Danone and Wahaha Group finally settle their dispute dealt with by the BVI Court
Chinese beverage giant, joint venture Wahaha Group, finally settled the long-lasting legal dispute with the French food and beverage group Danone SA, which started in 2007 with Danone’s complaint that Wahaha Group was running separate businesses selling Wahaha-branded products. Since that year, the French group has filed more than 21 lawsuits in several countries – the British Virgin Islands, France, Sweden, Italy and the U.S. – to receive control of the $2.4 billion Wahaha brand. Its claims were rejected by all courts, including the BVI court, which, however, had once brought several BVI firms registered under Wahaha group into receivership and froze their assets, but later on revoked the decision.
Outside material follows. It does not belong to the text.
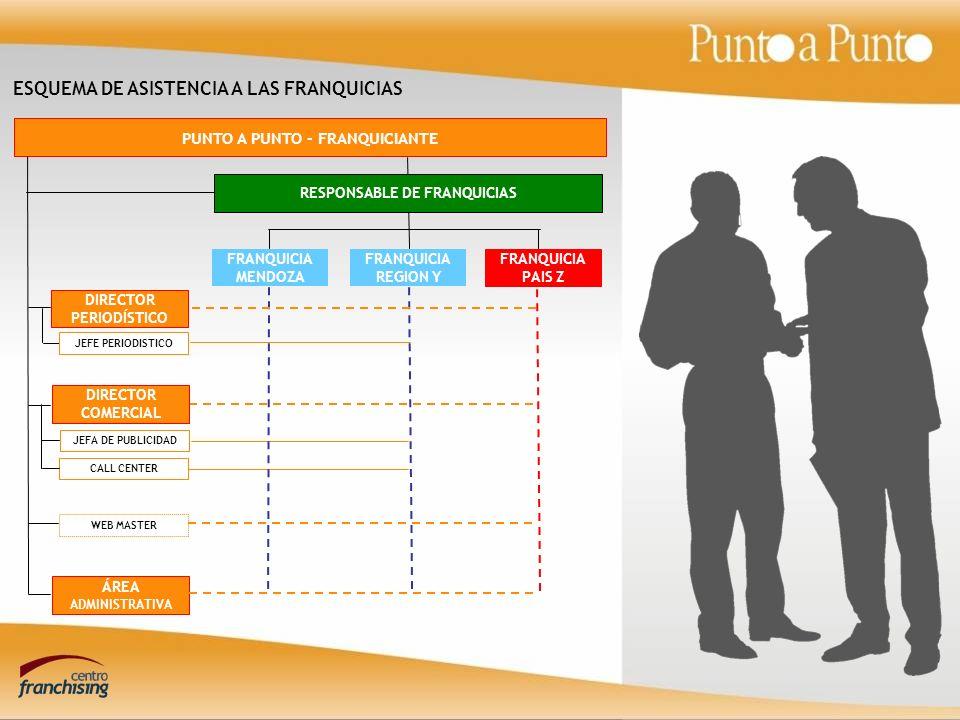 ESQUEMA DE ASISTENCIA A LAS FRANQUICIAS PUNTO A PUNTO - FRANQUICIANTE FRANQUICIA PAIS Z DIRECTOR COMERCIAL JEFA DE PUBLICIDAD CALL CENTER ÁREA ADMINISTRATIVA RESPONSABLE DE FRANQUICIAS FRANQUICIA MENDOZA FRANQUICIA REGION Y WEB MASTER DIRECTOR PERIODÍSTICO JEFE PERIODISTICO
The final settlement of the dispute was achieved with “the support of both the Chinese and French governments” by Danone agreeing to sell its 51 per cent stake in the Danone-Wahaha joint venture to Chinese partners.
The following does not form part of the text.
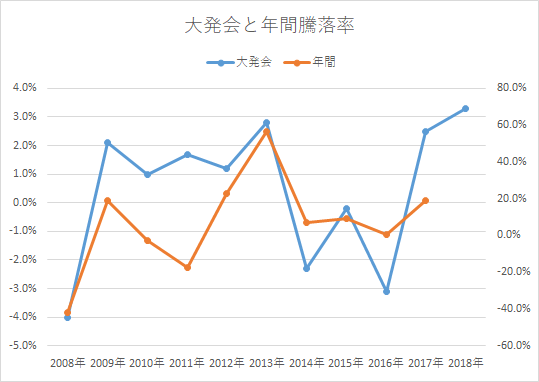 2018大発会と年間騰落率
Neither of companies discussed a price of the sale, which made about $438 million, according to Chinese media. This sum makes less than a fifth part of the $2.6 billion that Wahaha lawyers said Danone demanded in the beginning of arbitration to end the dispute.
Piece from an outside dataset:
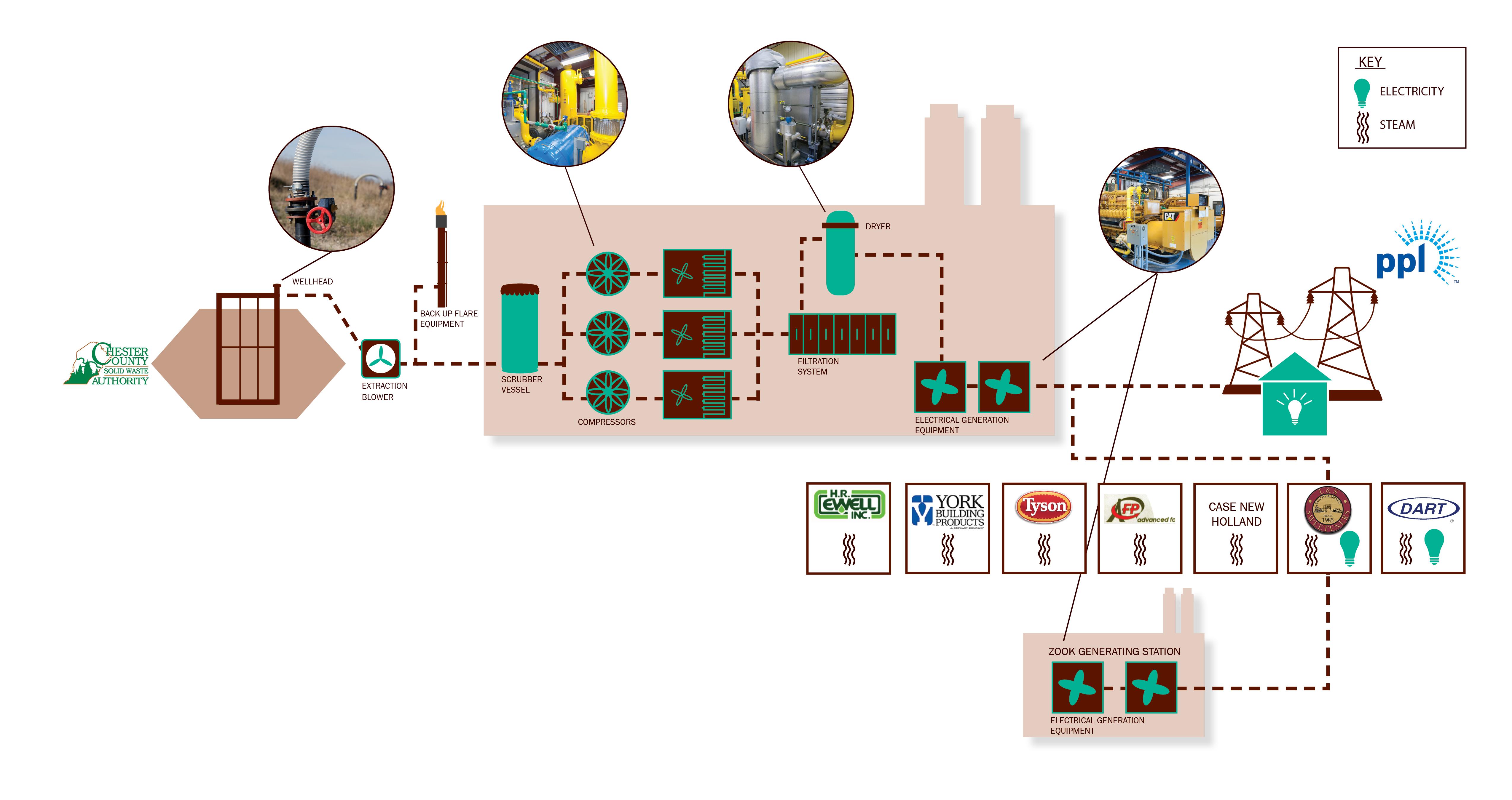 Honey Brook Gas pressor & Generating Station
By this sale agreement, upon its approval by the Chinese government, Wahaha and Danone will conclude their joint venture relationship, and all legal proceedings related to the disputes between them will come to their end. The joint venture was established by the Chinese and French groups in 1996 to produce bottled water and other beverages under the Wahaha brand.
Frank Riboud, CEO and chairman of Danone, said that since Danone entered the Chinese market in 1987, it has been highly committed to its Chinese business, and will accelerate its growth in the country despite the end of the French-Chinese joint venture.